(Directions for this task): Your task is to transcribe the entries below exactly, beginning with the line containing "Starting from furthest, ending" and ending with the final line, and to add nothing else.

(Spatial reasoning question data):
——————————

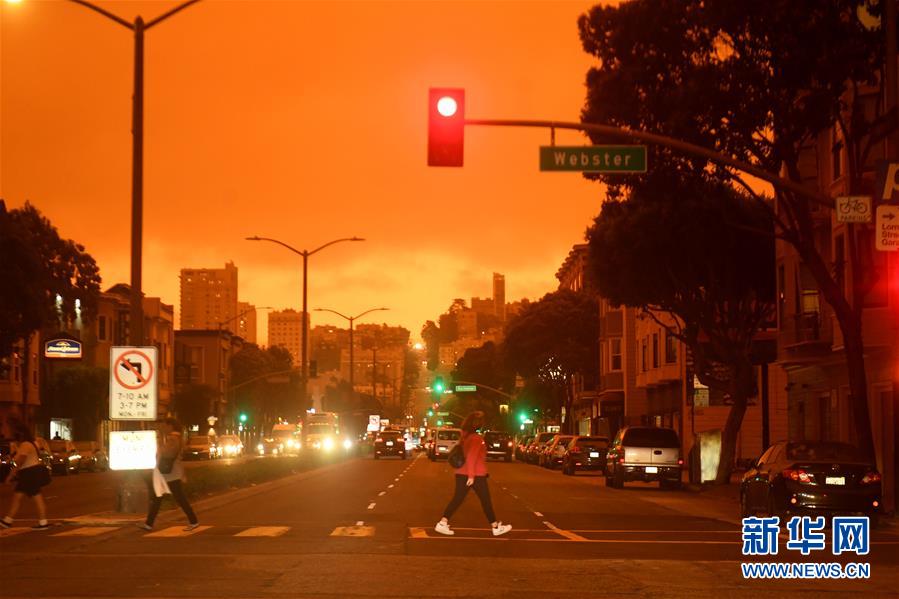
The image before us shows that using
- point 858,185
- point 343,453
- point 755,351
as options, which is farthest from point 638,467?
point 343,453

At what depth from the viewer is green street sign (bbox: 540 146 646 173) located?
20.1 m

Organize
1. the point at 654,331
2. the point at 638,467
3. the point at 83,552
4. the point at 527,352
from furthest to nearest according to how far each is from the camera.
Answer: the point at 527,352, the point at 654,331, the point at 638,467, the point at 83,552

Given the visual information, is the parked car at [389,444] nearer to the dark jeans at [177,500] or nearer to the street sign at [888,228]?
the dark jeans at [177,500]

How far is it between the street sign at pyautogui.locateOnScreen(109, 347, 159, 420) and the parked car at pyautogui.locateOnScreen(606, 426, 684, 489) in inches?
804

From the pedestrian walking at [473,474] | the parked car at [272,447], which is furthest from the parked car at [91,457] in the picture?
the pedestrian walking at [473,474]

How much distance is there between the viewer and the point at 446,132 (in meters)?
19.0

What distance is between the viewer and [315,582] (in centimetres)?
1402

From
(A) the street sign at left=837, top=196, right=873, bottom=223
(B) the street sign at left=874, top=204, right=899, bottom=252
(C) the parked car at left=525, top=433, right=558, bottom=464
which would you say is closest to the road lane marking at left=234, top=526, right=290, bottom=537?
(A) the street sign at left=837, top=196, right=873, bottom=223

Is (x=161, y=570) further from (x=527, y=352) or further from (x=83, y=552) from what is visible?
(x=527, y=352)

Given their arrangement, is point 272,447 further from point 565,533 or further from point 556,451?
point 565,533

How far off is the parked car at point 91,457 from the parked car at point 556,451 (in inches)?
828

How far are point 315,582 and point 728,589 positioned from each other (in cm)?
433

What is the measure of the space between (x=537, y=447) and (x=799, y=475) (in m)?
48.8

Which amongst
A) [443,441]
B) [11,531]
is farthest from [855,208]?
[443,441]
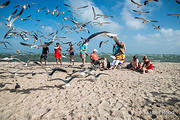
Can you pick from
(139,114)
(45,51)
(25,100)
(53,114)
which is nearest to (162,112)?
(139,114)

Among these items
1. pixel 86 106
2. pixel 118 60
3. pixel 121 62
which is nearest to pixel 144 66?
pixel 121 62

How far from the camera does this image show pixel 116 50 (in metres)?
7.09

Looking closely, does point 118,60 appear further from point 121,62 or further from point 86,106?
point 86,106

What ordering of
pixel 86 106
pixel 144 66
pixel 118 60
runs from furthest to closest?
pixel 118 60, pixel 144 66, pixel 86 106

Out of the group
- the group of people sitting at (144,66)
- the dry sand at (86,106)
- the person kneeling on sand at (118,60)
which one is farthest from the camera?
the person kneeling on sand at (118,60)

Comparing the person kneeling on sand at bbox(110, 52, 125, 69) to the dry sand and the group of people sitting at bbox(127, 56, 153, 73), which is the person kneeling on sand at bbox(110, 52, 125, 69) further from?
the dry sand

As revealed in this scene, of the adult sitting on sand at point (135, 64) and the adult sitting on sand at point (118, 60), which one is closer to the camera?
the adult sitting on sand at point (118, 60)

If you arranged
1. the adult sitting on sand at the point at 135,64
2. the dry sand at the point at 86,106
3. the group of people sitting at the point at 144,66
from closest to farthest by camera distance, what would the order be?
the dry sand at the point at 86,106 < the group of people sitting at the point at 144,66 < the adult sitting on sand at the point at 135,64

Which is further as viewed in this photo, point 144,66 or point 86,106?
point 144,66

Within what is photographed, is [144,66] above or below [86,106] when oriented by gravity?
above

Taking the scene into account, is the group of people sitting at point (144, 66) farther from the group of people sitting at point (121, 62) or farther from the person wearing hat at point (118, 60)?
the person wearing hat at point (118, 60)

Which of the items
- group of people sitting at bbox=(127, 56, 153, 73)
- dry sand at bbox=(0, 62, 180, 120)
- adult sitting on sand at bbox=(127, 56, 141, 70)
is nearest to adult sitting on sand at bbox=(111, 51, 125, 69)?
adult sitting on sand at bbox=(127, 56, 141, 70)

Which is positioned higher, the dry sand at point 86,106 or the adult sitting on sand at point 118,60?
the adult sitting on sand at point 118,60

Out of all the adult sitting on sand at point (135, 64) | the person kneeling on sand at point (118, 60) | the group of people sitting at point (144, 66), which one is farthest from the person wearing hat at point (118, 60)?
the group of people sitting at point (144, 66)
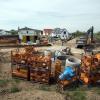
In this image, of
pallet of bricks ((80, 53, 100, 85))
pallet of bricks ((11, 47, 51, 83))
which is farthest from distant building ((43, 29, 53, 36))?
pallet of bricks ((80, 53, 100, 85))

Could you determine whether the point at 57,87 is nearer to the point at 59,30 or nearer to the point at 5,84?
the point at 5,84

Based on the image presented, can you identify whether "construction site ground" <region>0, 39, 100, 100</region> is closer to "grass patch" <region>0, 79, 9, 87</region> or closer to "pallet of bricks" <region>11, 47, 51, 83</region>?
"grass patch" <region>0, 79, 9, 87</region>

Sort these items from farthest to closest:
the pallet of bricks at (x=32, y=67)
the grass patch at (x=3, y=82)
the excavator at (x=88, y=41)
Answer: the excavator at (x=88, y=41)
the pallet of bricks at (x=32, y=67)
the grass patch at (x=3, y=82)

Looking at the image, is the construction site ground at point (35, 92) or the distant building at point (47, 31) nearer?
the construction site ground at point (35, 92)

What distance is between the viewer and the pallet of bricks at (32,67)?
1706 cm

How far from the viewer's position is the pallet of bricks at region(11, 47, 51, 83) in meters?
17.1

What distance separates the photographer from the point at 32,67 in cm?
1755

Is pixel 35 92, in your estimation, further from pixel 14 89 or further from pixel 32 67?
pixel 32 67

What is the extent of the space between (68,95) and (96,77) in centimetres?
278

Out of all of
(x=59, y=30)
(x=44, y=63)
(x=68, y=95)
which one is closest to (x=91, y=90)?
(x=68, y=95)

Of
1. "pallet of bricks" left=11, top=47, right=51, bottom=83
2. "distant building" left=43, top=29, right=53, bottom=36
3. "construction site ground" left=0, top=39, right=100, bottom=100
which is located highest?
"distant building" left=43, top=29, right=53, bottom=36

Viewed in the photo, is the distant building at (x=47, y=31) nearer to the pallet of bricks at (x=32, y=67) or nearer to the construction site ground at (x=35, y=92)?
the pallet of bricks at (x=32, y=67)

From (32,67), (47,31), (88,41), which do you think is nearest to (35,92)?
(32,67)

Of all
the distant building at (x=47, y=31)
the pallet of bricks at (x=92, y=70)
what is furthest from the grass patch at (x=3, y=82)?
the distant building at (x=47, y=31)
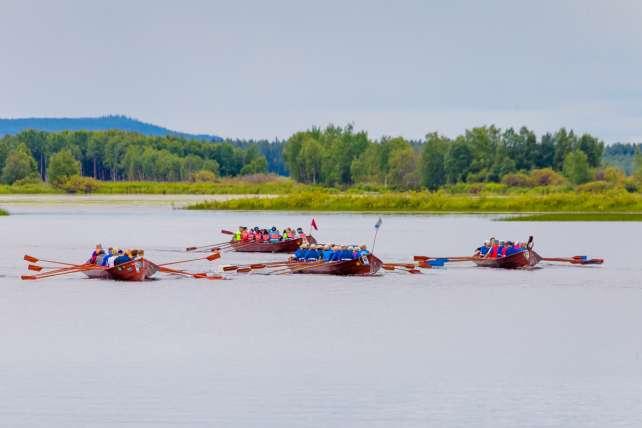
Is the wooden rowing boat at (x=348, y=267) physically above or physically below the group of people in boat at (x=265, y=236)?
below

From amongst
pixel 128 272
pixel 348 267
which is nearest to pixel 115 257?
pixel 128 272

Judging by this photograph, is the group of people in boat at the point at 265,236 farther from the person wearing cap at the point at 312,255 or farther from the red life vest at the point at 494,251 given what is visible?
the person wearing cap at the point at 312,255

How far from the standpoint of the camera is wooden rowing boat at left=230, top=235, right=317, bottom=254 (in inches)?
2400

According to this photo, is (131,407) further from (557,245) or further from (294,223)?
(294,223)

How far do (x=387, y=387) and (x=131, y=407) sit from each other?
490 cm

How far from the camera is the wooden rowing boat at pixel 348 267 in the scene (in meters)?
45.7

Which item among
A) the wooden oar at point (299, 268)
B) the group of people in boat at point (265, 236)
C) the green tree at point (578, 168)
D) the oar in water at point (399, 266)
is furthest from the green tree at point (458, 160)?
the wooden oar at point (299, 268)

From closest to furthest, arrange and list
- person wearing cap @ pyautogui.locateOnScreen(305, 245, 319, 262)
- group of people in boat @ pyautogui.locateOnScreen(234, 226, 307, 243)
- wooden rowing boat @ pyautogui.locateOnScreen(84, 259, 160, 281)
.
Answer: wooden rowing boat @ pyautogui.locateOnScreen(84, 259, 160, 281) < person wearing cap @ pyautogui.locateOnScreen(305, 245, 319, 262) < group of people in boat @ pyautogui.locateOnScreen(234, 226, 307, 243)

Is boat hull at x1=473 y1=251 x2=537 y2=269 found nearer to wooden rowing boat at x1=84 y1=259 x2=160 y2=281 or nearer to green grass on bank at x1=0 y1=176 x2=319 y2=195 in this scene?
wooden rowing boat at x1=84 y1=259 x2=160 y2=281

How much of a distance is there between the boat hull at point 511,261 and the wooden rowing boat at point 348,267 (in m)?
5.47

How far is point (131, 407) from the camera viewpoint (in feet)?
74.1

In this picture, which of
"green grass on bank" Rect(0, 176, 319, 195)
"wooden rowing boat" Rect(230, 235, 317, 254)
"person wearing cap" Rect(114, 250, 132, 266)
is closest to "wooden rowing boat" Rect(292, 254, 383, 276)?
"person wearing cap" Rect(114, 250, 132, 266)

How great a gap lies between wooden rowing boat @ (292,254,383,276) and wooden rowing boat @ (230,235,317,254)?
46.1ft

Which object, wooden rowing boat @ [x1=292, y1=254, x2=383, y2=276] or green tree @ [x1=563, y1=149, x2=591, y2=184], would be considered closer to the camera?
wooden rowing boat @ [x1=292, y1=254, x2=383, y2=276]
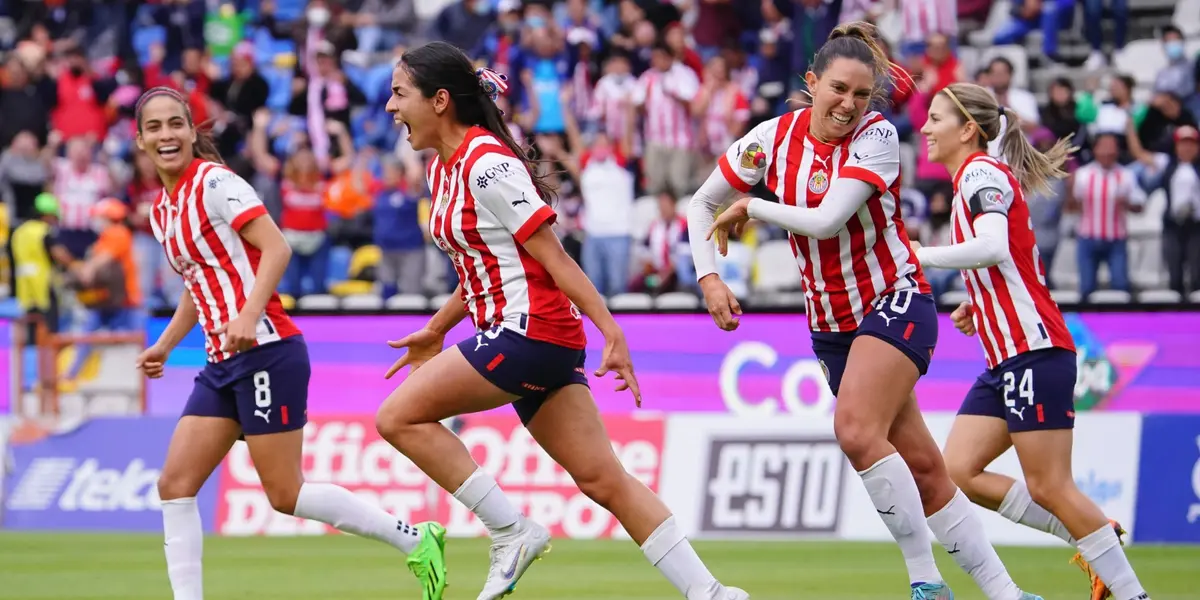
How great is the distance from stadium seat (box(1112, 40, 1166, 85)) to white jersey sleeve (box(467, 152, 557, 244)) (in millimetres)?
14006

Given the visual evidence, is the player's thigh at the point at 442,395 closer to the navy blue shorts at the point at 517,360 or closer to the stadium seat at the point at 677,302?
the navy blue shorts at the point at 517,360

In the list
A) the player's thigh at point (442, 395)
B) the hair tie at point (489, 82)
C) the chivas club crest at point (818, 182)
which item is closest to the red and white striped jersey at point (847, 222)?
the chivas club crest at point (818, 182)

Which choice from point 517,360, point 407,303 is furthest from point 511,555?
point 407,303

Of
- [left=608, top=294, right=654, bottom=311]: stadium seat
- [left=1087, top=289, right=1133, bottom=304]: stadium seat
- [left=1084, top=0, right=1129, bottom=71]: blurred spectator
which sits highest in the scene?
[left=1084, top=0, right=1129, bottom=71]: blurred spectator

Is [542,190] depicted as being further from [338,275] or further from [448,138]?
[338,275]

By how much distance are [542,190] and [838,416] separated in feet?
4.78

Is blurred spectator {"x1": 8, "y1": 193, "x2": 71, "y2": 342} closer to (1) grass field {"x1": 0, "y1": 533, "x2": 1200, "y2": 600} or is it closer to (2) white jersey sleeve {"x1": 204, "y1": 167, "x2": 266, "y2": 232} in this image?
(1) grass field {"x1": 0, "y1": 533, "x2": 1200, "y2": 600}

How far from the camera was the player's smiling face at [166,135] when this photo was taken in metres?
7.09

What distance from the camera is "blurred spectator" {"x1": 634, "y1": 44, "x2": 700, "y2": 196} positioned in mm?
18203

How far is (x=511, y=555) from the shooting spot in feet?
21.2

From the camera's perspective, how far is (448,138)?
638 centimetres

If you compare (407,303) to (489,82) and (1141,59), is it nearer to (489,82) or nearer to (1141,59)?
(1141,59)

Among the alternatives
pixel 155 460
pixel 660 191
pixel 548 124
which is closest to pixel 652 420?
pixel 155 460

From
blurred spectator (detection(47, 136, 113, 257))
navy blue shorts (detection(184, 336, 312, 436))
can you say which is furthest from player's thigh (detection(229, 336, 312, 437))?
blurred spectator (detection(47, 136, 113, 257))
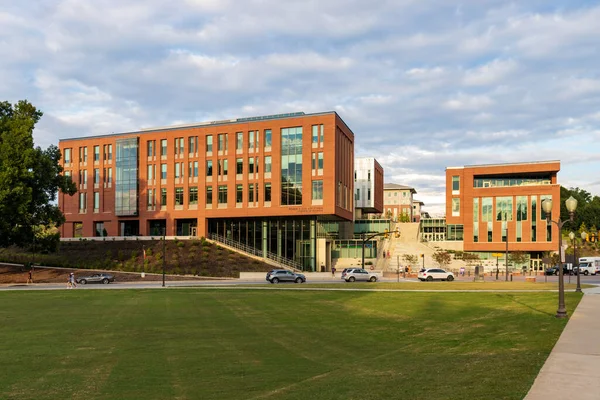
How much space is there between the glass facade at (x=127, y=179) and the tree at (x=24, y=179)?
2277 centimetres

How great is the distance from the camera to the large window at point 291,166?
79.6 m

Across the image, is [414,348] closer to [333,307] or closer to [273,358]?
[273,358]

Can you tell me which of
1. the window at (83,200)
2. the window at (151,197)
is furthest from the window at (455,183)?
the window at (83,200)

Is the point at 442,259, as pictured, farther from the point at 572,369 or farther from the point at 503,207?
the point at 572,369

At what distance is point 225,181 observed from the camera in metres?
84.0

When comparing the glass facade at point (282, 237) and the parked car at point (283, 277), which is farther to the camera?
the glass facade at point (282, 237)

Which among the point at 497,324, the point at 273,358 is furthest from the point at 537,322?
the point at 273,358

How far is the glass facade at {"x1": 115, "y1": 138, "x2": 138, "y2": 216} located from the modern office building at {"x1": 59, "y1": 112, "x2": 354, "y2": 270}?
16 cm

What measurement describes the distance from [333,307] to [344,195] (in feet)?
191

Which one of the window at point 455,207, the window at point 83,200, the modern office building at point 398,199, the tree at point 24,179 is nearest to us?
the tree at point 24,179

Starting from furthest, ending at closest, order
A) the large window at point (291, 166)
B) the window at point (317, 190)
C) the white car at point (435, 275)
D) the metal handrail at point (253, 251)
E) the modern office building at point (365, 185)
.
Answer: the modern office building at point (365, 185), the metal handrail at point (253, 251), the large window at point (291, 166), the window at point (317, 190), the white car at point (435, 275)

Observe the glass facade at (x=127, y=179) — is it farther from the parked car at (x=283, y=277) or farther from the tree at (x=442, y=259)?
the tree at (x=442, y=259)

——————————

(Result of this task):
Starting from furthest, ending at closest, order
A) the large window at point (291, 166)
B) the window at point (317, 190)
C) the white car at point (435, 275)
D) the metal handrail at point (253, 251)
E) the modern office building at point (365, 185)
.
Answer: the modern office building at point (365, 185), the metal handrail at point (253, 251), the large window at point (291, 166), the window at point (317, 190), the white car at point (435, 275)

Observe the glass facade at (x=127, y=179) — is it farther from the parked car at (x=283, y=277) or farther from the tree at (x=442, y=259)?
the tree at (x=442, y=259)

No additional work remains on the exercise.